SO, after all the build up we get the worst ever first week of a World Cup — and I’m not necessarily talking about the on-pitch lack of action.

Largely, the early games were dull as ditch-water, the sound of the vuvuzelas occasionally disturbing me from my slumber.

On the BBC, Gary Lineker and his side-kicks, the two Alans — Hansen and Shearer — wake from dreaming about watching a 5-4 thriller as Algeria and Slovenia trudge off at half-time in another 0-0 bore. “That was good,” deadpans Lineker.

Meanwhile, ITV drop Robbie Earle for dishing out tickets in an “ambush” marketing scam, while Andy Townsend attempts to up his game as the supposed brains behind the live operation. Someone says “Robert Green will be disappointed with that”, a comment mildly better than its subject’s goalkeeping. 1-0 BBC.

Adrian Chiles, looking a bit like a rabbit caught in the headlights, ploughs on with his attempts at being the cheeky chappie down the pub. It’s not really working, but then there’s not much to chat about yet.

Still, the commentators have thus far avoided blurting out “England expects” (Update: no they haven’t, Clive Tyldesley dredged it up as the Algeria game kicked off. Own goal, 2-0 BBC) and, indeed, anything about “Lionhearts” or “tactically naive Africans”. So far so average.

The ante was finally upped when North Korea, sorry the Democratic People’s Republic of Korea (DPR), came up against the fancy dans of Brazil. As I drove as fast as I could — according to the laws, obviously — the Five Live commentator set the tone with: “I’ll run through the two teams. Well, actually I won’t bother with the Korean side as it won’t mean much to anyone.” He then told us to check the record books as it could be carnival time for Brazil.

Meanwhile the Korean coach Kim Jong-Hun played up to reporters asking him about North Korea’s chances, replying: “I do not know that country. I do not recognise that name.” I didn’t recognise his, but I liked him. From then on it was the DPR.
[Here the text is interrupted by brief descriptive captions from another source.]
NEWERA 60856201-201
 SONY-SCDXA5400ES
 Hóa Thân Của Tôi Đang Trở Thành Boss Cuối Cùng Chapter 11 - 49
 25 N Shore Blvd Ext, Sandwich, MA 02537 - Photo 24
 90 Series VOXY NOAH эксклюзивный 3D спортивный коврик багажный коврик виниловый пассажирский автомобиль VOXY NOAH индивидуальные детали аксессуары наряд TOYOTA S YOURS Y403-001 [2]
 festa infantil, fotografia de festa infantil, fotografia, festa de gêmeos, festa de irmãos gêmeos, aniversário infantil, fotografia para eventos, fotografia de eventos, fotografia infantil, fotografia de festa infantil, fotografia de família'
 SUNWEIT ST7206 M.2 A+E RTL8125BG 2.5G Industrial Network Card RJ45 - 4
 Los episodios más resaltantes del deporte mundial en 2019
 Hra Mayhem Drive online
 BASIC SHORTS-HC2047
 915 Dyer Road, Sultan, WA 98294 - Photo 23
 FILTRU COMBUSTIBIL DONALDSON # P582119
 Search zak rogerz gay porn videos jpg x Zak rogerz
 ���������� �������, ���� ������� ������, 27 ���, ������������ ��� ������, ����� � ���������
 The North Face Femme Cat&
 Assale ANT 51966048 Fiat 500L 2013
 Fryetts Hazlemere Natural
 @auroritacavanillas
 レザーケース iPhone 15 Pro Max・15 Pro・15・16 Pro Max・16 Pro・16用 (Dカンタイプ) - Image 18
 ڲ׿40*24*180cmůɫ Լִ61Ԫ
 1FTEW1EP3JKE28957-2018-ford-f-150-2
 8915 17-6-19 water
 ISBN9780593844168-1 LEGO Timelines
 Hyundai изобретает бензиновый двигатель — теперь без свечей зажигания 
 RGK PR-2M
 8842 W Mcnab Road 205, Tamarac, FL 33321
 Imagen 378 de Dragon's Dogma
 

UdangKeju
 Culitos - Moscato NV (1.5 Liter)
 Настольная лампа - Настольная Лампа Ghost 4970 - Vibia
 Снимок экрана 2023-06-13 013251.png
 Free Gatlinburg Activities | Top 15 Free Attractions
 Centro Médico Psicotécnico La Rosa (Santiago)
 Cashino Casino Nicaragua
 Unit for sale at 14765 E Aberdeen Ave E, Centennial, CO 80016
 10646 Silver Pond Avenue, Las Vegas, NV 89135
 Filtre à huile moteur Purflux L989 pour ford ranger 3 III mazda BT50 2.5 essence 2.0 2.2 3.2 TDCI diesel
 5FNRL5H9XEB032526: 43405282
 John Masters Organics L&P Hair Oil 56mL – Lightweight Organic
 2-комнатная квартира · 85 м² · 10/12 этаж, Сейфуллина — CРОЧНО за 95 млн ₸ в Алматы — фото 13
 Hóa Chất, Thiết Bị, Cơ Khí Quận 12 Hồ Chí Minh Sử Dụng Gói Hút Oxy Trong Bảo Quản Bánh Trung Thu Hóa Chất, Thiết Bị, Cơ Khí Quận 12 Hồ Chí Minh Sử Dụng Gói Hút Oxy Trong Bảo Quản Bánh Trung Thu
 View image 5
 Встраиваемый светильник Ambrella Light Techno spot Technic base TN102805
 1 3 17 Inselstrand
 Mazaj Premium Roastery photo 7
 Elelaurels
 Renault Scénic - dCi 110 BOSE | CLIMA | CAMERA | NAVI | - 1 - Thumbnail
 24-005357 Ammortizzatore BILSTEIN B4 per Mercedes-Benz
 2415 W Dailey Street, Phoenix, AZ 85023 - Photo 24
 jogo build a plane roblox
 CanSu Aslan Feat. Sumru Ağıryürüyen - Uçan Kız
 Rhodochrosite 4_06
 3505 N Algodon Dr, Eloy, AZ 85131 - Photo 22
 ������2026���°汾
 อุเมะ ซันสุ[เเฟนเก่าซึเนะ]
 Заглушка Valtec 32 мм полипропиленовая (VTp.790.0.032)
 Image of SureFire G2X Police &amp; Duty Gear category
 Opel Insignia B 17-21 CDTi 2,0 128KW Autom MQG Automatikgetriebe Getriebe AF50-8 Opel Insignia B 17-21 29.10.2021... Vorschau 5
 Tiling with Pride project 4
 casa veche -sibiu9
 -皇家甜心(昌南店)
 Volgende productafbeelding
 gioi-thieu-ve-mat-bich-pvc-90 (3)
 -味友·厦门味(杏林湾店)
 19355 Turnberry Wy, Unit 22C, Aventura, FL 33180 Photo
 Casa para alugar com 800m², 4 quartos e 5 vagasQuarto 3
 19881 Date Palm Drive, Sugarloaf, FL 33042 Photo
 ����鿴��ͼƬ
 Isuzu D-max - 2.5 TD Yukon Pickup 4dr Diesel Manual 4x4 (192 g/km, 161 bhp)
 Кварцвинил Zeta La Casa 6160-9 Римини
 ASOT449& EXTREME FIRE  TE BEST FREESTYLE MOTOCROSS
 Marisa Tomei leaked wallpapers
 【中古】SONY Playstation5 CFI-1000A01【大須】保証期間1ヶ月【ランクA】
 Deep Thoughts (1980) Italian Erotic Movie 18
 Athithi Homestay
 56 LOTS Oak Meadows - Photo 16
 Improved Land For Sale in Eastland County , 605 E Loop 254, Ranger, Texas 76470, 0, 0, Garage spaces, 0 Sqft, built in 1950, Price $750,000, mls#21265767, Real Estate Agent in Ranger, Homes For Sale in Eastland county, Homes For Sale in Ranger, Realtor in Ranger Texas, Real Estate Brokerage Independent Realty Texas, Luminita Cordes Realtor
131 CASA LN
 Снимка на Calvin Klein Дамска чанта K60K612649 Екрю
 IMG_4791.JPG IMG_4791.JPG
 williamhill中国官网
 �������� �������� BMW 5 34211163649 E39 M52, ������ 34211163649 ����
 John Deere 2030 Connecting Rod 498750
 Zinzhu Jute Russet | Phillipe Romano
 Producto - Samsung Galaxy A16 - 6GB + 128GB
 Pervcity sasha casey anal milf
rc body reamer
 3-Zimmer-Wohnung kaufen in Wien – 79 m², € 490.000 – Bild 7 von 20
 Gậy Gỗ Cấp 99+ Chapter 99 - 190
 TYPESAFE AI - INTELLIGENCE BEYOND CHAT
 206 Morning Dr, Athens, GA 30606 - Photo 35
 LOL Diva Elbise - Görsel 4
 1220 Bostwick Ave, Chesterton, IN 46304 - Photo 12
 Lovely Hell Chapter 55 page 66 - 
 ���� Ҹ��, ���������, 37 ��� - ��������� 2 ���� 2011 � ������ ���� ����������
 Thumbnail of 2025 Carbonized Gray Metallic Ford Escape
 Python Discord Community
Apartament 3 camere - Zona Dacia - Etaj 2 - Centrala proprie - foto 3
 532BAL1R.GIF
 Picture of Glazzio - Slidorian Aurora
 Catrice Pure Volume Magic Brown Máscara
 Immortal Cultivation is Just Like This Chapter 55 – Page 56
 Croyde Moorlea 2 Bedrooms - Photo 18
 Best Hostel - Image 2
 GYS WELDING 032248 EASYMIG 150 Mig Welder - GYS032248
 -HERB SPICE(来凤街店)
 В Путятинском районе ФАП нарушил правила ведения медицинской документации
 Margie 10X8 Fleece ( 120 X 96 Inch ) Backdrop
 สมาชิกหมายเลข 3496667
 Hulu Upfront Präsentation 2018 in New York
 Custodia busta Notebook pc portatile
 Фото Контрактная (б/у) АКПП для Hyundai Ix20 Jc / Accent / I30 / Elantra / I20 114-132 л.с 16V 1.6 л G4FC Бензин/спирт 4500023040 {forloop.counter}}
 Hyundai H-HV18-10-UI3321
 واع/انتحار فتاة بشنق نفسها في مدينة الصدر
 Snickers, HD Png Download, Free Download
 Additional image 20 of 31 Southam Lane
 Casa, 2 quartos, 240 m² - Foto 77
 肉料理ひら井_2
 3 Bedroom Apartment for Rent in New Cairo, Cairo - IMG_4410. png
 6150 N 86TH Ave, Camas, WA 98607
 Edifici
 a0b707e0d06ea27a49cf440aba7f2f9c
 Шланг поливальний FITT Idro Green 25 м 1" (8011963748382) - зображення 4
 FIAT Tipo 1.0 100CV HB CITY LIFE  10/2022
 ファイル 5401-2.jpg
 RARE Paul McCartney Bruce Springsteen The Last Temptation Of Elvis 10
Back in the land of television, the commentary continued in a similar style.

“There are rumours going round that the Koreans will not show this match if they lose (they did and they did) and that they have hired Chinese actors to pretend to be fans,” chirrupped the commentator on ITV. Actors? You hardly need to be a fully paid-up member of Equity to mimic the actions of football fans. 3-0 BBC, and they’re not even playing that well.

DPR striker Jong Tae Se injected some genuine passion by crying as their anthem was played. It was pretty bad, but not quite as dire as ours. Could you really sing that if you were picked for our national team?

Events such as World Cups seem to guarantee employment for every former manager or player who can string two words together — and Paul Merson. After Robert Green’s blunder, Paul Ince echoed the “I think he’ll be disappointed with that” comment. No Paul, he was delighted to have even got a hand to it.

One of my favourite TV moments involved Princes William and Harry visiting some children in a South African school. One of the children asked if they were twins and the balding William stuttered: “Er, erm, hum, er, no, he’s got ginger hair.” That’ll be it, Wills. That’s the difference.

So far I have managed to avoid watching an England game down the pub (I may be made to eat my words but why did anyone ever think we even had a slight chance of winning this thing), and the neighbours haven’t created red and white floral displays in their gardens or covered their car windscreens with flags, and I have also noticed a dwindling amount of people turning up at houses, bags full of beer in hand, to watch the games.

Admittedly, the football improved in week two, but the punditry remained the same.

Not sure if it’s the poor play that is putting them off or the commentary.